NavList:
A Community Devoted to the Preservation and Practice of Celestial Navigation and Other Methods of Traditional Wayfinding
From: Frank Reed
Date: 2011 Jun 26, 17:27 -0700
Geoffrey, you wrote:
"The Nautical Almanac of the period gave the
positions of the moon and also the positions of
Venus. The declination of the moon and Venus at
any given time would have been known. It would
have been possible to calculate the time of an
occultation of Venus using the data in the
Nautical Almanac."
But there is an interesting problem. The Nautical Almanac circa 1805 only listed certain data at the required precision. Maybe a year and a half ago, I noted on NavList that the normal navigation manuals did not include the method of longitude by lunar altitudes despite the fact that it's easier to understand for most navigators, frequently easier to observe, and can often be quite accurate (though unlikely to be as accurate as actual lunars in the hands of a skilled navigator). One reason that these methods were not included is simply that they did not have easy access to the required astronomical data at high enough accuracy. This data was not included in the Nautical Almanac until the big overhaul in 1834 (I should check: some of it may have been included a few years before that).

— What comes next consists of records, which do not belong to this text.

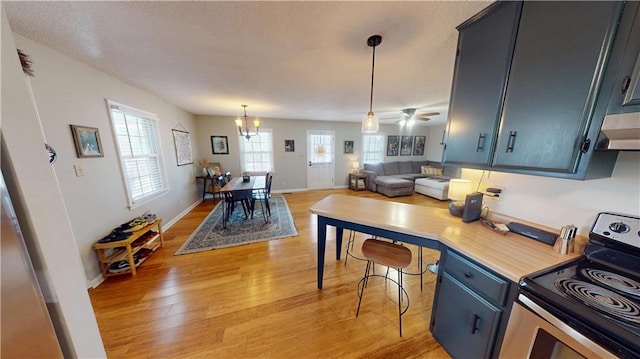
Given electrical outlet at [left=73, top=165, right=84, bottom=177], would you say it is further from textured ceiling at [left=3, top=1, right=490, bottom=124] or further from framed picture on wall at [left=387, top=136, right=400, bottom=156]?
framed picture on wall at [left=387, top=136, right=400, bottom=156]

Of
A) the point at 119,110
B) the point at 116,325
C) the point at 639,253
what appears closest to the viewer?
the point at 639,253

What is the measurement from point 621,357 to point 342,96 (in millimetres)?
3327

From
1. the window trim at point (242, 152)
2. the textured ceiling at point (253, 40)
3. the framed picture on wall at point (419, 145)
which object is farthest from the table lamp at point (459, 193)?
the framed picture on wall at point (419, 145)

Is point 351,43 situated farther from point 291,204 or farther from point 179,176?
point 179,176

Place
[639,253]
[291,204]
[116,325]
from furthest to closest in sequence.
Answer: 1. [291,204]
2. [116,325]
3. [639,253]

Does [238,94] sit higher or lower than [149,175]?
higher

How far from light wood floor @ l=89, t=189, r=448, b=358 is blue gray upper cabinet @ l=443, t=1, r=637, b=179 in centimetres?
147

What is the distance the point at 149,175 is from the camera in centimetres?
299

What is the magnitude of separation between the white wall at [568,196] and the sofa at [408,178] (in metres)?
3.76

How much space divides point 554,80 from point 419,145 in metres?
6.72

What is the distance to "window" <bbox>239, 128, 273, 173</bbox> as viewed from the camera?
5363mm

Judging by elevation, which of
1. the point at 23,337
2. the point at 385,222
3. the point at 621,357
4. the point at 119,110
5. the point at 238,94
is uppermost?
the point at 238,94

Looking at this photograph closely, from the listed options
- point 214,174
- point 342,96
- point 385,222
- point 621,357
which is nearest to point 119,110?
point 214,174

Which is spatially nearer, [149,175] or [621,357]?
[621,357]
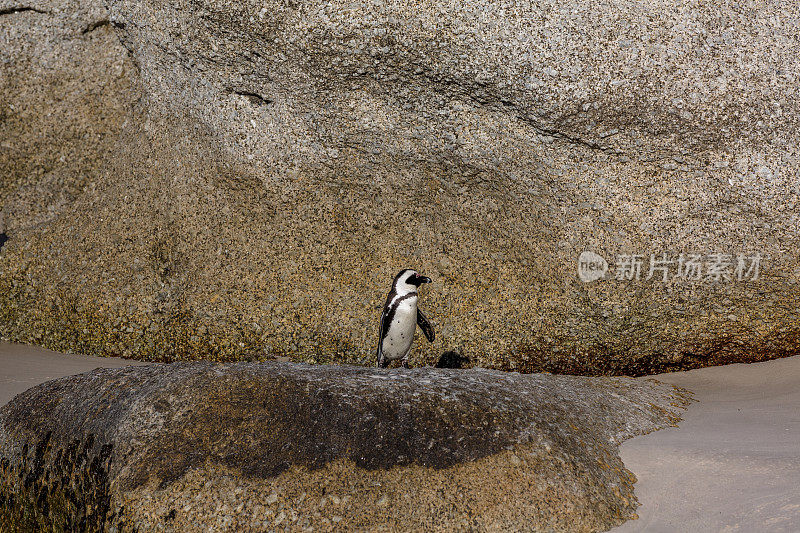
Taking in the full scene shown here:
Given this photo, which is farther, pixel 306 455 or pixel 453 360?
pixel 453 360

Here's what you will find for each month in 1805:
I. Phases of the moon, holidays, other phenomena. This is where one might have found a note indicating an occultation of Venus, for example. This is only a list. No numerical details are provided except the date and time at Greenwich calculated to the nearest minute of time.
II. For every day at 0h Greenwich Apparent Time (not mean time), the Sun's longitude (meaning ecliptic longitude, largely irrelevant to practical navigators), right ascension, declination, and also the equation of time. These are all given to the nearest second of arc or time (and tenth of a second for the RA). This is the highest precision data in the almanac pages reflecting the overwhelming importance of the Sun in 19th century navigation. Note that the ecliptic longitude is given in units of "S.D.M.S." which means sign, degrees, minutes, seconds.

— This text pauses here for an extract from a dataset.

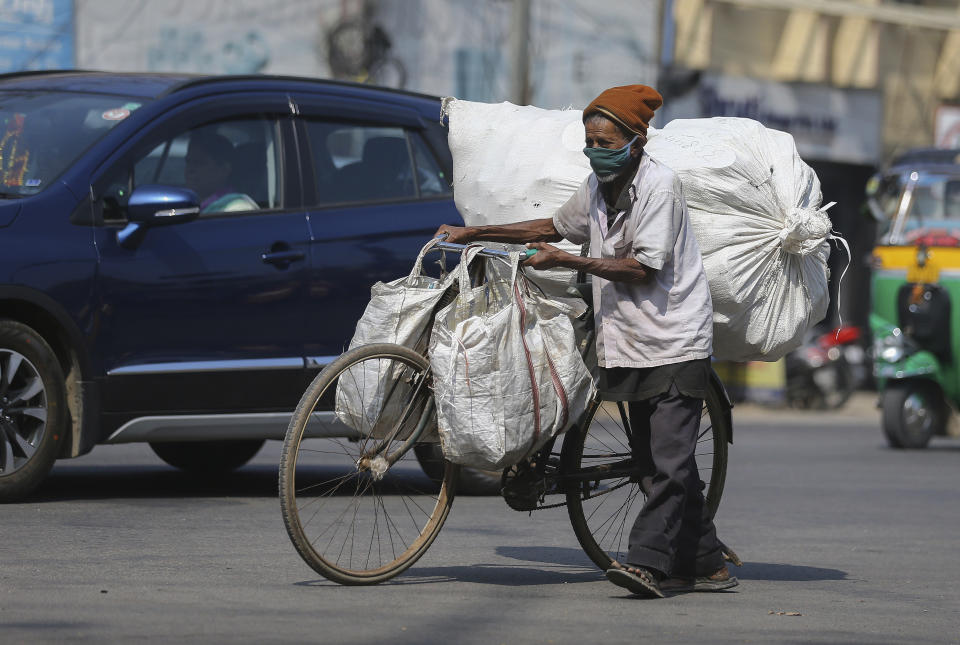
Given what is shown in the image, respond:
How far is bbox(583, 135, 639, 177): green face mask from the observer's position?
5633mm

III. The time of the Sun's semi-diameter's meridian passage (and since they always used GAT in these early almanacs, this is always a little over one minute), the Sun's semi-diameter in angular minutes, seconds and tenths of seconds, also a few less important items.
Also on this page, dates and times of eclipses of the satellites of Jupiter to the nearest second of time (GAT as always).

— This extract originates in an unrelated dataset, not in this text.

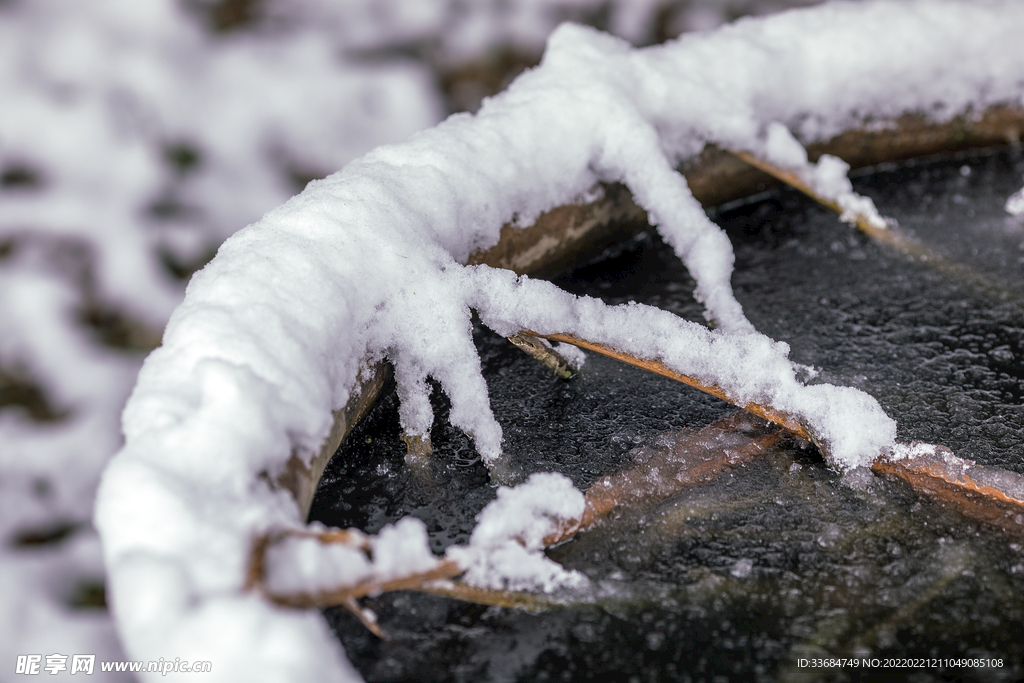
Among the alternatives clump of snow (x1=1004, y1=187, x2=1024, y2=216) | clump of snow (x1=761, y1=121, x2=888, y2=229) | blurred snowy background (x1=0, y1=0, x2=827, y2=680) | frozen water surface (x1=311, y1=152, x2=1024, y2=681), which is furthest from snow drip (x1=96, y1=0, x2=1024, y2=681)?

IV. Planetary data given every two or three days for Mercury, every six days for Venus, Mars, Jupiter, and Saturn, and every ten days for the Georgian (Uranus). But these data are insufficient in precision for most problems like longitude by occultations. The tables include the heliocentric and geocentrtic ecliptic latitude and longitude (again, largely irrelevant to practical navigators) and also the planet's declination. All of these data are listed to the nearest minute of arc only, not accurate enough for any navigational longitude problem like the ones we've discussed in this thread. This table also gives the time of meridian passage at Greenwich for each planet to the nearest minute of time.
V. The Moon's ecliptic longitude and latitude to the nearest second of arc for noon and midnight GAT. Note that these again are ecliptic coordinates which have no real place in practical navigation though a very determined calculator could convert them to RA and Dec. The precision is good here but since the coordinates are only given every twelve hours, standard linear interpolation would not be good enough.
VI. More Moon data: age of the Moon to the nearest day, meridian passage at Greenwich, RA and Dec of the Moon at noon and midnight. Unfortunately for this navigation puzzle, these data are given to the nearest minute of arc only. And again, linear interpolation would not work.
VII. The Moon's semi-diameter and horizontal parallax at noon and midnight given in minutes and seconds of arc for noon and midnight of every day. These data are required for standard lunars which explains why they are provided at higher precision than other data for the Moon.
VIII, IX, X, XI. Lunar distances every three hours of GAT in degrees, minutes and seconds. This was the officially sanctioned astronomical method for determining longitude and therefore the only method where the data were provided at high enough precision.
XII. A graphic table of the configurations of the satellites of Jupiter. Note that the moons we know today as Io, Europa, Ganymede, and Callisto were always known as 1,2,3,4 until the end of the 19th century.